N.B. Het kan zijn dat elementen ontbreken aan deze printversie.
Interview
Arnt Schellekens, Nationaal Rapporteur Verslavingen, adviseert het online gokken fors te hervormen.
Gokken met Gezondheid. De titel van het allereerste advies van de Nationaal Rapporteur Verslavingen vat zijn perspectief op de legalisering van online gokken in Nederland puntig samen.
Vorig jaar november werd Arnt Schellekens, hoogleraar Verslaving en Psychiatrie aan het Radboud UMC, benoemd als eerste Nationaal Rapporteur Verslavingen. Die was nodig, sprak de coalitie af, om beter zicht te krijgen op de impact van verslavingen.
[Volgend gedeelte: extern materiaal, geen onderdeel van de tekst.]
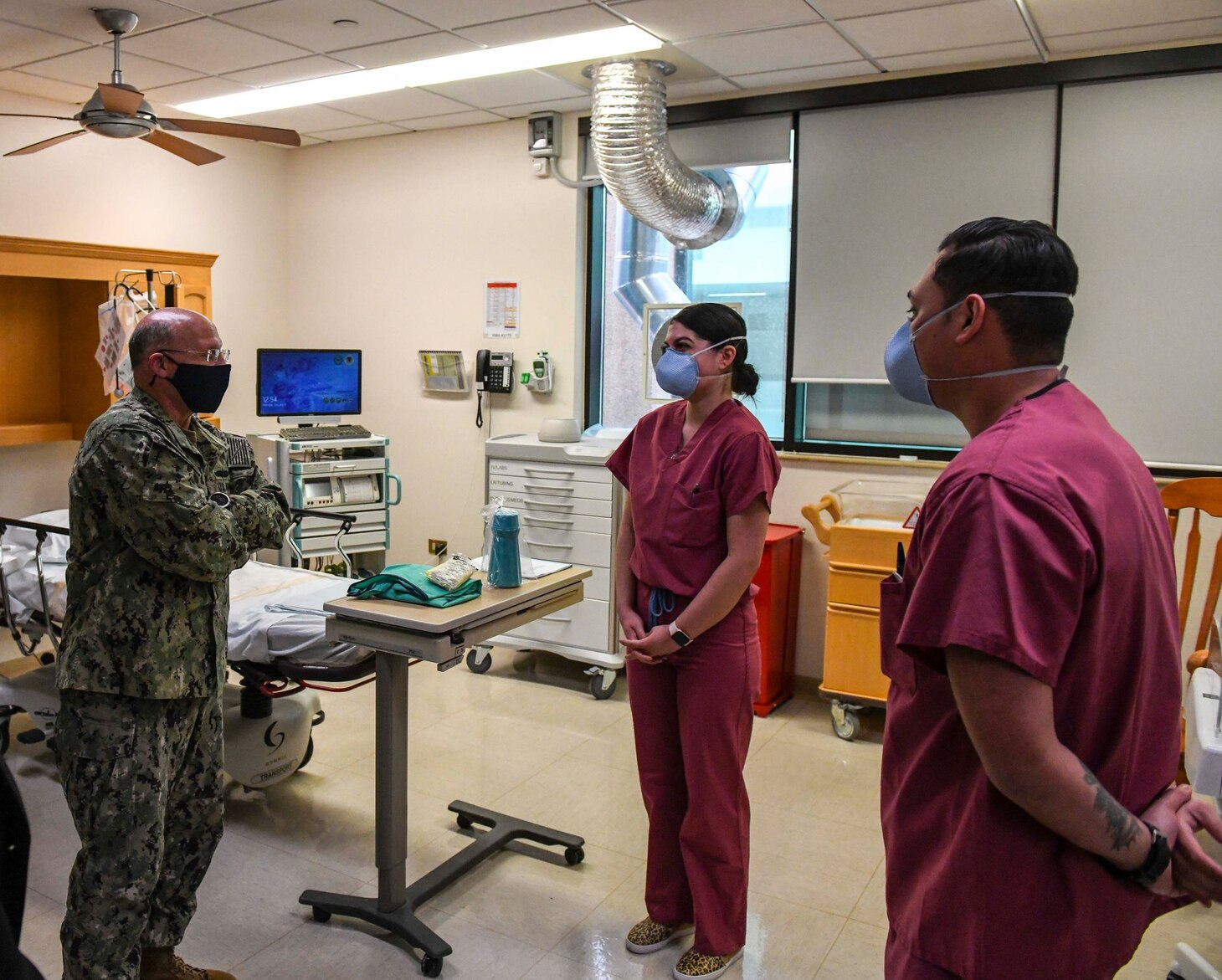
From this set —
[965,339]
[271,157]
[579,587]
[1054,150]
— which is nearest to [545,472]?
[579,587]

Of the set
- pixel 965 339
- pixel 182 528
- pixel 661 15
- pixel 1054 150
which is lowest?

In zijn donderdag verschenen rapport roept Schellekens aan de hand van 22 adviezen op tot snelle maatregelen om de schade van de toename van online gokken te beperken en voorkomen.
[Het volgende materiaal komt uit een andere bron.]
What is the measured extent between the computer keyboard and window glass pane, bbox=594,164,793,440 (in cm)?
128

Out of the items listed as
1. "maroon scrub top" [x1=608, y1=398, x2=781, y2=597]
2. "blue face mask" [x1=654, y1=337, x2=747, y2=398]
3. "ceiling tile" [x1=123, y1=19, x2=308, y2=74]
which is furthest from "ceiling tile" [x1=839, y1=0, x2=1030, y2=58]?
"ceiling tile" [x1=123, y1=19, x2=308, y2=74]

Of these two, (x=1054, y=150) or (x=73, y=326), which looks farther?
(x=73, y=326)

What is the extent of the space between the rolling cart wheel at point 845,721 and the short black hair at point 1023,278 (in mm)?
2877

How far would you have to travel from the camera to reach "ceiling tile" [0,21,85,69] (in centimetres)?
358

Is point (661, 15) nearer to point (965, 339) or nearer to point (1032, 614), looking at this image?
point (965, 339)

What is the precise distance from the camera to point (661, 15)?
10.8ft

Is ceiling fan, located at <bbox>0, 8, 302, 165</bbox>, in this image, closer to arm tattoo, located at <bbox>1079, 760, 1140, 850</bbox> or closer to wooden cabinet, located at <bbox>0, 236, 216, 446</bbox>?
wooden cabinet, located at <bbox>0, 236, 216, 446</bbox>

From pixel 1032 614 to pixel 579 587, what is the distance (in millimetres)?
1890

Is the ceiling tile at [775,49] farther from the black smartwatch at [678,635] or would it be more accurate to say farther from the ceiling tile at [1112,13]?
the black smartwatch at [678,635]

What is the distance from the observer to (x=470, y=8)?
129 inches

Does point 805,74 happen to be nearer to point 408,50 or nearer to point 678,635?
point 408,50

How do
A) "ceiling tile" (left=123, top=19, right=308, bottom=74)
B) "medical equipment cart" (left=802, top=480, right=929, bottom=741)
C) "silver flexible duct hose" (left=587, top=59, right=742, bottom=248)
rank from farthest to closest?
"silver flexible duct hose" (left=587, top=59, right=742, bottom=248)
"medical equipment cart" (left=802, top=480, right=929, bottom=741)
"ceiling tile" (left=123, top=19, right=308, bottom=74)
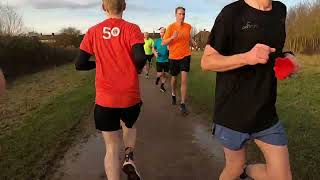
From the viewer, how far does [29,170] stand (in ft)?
20.8

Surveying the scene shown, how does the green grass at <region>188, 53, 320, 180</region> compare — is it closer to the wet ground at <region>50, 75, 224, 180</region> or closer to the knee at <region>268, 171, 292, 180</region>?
the wet ground at <region>50, 75, 224, 180</region>

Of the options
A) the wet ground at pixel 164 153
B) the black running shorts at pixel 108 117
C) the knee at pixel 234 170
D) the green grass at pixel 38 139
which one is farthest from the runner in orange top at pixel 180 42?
the knee at pixel 234 170

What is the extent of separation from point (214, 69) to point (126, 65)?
163cm

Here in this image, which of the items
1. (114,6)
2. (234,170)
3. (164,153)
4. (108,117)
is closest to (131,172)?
(108,117)

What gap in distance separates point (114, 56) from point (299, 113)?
6005 millimetres

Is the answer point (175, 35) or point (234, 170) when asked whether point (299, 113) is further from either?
point (234, 170)

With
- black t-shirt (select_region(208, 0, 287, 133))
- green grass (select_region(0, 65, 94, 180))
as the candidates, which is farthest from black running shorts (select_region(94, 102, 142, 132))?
black t-shirt (select_region(208, 0, 287, 133))

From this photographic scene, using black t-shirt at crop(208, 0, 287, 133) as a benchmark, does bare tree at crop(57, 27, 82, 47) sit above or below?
below

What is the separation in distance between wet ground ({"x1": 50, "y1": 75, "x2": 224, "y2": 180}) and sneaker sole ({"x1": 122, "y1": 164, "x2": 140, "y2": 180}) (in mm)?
304

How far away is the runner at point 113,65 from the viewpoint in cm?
539

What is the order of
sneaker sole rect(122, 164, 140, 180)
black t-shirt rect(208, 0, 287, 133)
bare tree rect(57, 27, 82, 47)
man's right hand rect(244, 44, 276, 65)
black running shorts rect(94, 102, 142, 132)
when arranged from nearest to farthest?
1. man's right hand rect(244, 44, 276, 65)
2. black t-shirt rect(208, 0, 287, 133)
3. black running shorts rect(94, 102, 142, 132)
4. sneaker sole rect(122, 164, 140, 180)
5. bare tree rect(57, 27, 82, 47)

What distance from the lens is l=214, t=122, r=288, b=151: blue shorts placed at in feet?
13.6

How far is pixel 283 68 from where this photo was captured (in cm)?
393

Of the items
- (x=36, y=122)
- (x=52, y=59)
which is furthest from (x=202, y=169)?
(x=52, y=59)
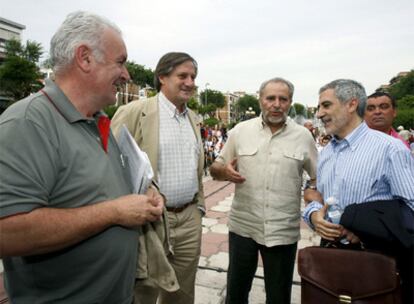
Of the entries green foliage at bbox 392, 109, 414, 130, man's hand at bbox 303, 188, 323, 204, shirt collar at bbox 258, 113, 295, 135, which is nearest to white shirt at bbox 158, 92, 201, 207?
shirt collar at bbox 258, 113, 295, 135

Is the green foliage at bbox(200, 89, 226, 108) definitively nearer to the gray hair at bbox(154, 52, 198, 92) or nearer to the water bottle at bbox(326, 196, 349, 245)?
the gray hair at bbox(154, 52, 198, 92)

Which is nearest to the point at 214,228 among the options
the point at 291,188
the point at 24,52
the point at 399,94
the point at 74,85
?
the point at 291,188

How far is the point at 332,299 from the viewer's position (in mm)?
1589

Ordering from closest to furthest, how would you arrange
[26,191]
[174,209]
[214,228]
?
[26,191], [174,209], [214,228]

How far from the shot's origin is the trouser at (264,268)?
232 cm

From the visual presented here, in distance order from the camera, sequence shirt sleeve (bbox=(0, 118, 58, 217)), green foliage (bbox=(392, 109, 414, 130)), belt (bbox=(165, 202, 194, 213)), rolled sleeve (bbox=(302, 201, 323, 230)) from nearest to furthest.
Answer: shirt sleeve (bbox=(0, 118, 58, 217))
rolled sleeve (bbox=(302, 201, 323, 230))
belt (bbox=(165, 202, 194, 213))
green foliage (bbox=(392, 109, 414, 130))

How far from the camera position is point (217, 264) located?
365 cm

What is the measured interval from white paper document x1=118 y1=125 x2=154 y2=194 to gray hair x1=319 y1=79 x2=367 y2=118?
1.28 meters

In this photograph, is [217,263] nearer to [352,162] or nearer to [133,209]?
[352,162]

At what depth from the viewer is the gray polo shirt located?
39.0 inches

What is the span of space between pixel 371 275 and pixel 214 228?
363cm

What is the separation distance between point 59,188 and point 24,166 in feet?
0.53

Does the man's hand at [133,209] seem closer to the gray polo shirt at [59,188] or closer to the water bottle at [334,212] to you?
the gray polo shirt at [59,188]

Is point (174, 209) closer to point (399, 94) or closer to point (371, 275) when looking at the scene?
point (371, 275)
Zo moet ook online reclame verboden worden, zou er voor spelers een bij alle goksites geldende speellimiet moeten komen en moet expliciet wettelijk geregeld worden dat gokbedrijven aansprakelijk gesteld kunnen als zij niet voldoende doen om spelers tegen verslaving te beschermen. Ook dienen de voor gokbedrijven lucratieve, maar voor spelers verslavende online fruitmachines verboden te worden of drastisch aangepast zodat ze trager worden: want hoe korter de tijdsduur tussen inzet en resultaat, hoe verslavender het spel.
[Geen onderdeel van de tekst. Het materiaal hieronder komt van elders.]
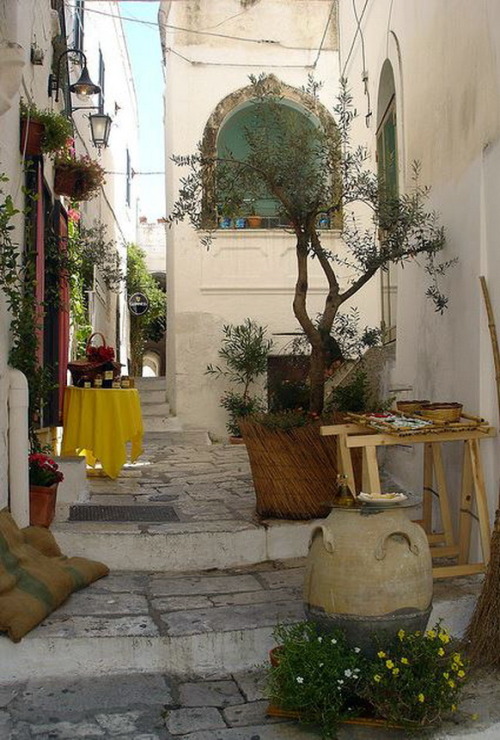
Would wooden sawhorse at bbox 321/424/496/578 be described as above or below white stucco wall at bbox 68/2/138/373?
below

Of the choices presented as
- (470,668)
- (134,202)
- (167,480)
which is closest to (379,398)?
(167,480)

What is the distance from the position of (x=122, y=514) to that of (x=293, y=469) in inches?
53.2

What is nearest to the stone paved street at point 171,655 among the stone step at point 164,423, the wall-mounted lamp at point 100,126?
the wall-mounted lamp at point 100,126

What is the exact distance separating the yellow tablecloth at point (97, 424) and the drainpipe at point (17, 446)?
2.00 metres

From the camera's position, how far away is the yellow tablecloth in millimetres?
7375

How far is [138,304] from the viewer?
19.5 metres

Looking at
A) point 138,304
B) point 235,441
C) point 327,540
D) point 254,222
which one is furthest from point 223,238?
point 327,540

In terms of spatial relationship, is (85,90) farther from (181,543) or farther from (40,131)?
(181,543)

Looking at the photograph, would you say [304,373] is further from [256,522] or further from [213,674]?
[213,674]

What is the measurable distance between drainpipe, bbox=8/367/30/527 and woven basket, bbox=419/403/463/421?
2.45 m

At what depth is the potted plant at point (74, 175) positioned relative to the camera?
7.87 m

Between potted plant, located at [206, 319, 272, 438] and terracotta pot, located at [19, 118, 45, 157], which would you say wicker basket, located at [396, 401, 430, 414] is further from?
potted plant, located at [206, 319, 272, 438]

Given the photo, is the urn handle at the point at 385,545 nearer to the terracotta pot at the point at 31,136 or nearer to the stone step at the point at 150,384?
the terracotta pot at the point at 31,136

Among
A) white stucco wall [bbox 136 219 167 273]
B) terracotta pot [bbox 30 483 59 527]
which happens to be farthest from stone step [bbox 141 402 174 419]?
white stucco wall [bbox 136 219 167 273]
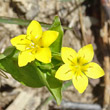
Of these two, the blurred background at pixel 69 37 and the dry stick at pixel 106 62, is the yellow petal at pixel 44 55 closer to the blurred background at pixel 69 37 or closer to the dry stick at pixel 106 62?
the blurred background at pixel 69 37

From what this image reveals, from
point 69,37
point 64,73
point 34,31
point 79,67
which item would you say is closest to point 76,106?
point 69,37

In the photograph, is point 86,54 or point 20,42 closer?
point 20,42

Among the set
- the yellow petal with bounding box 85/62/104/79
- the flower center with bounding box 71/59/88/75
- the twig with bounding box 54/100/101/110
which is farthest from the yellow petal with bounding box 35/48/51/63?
the twig with bounding box 54/100/101/110

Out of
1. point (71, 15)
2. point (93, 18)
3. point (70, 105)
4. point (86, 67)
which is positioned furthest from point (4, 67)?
point (93, 18)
Lees ook: Hoe het legaliseren van internetgokken onbedoeld honderdduizenden nieuwe spelers opleverde
Nieuwe gokkers
Internetgokken werd in oktober 2021 gelegaliseerd met als doel de zeker honderdduizenden Nederlanders die op illegale websites speelden beter te beschermen. Aan gokbedrijven met een vergunning kan de staat namelijk eisen stellen rond verslavingspreventie en reclame. De legalisering, gepaard met een reclamegolf, trok echter honderdduizenden nieuwe mensen die voorheen niet gokten – veel jongvolwassenen. Nederland telt nu ruim driekwart miljoen internetgokkers die per maand 310 euro per persoon verliezen, aldus toezichthouder Kansspelautoriteit. Vorig jaar verloren zij ruim 1 miljard euro.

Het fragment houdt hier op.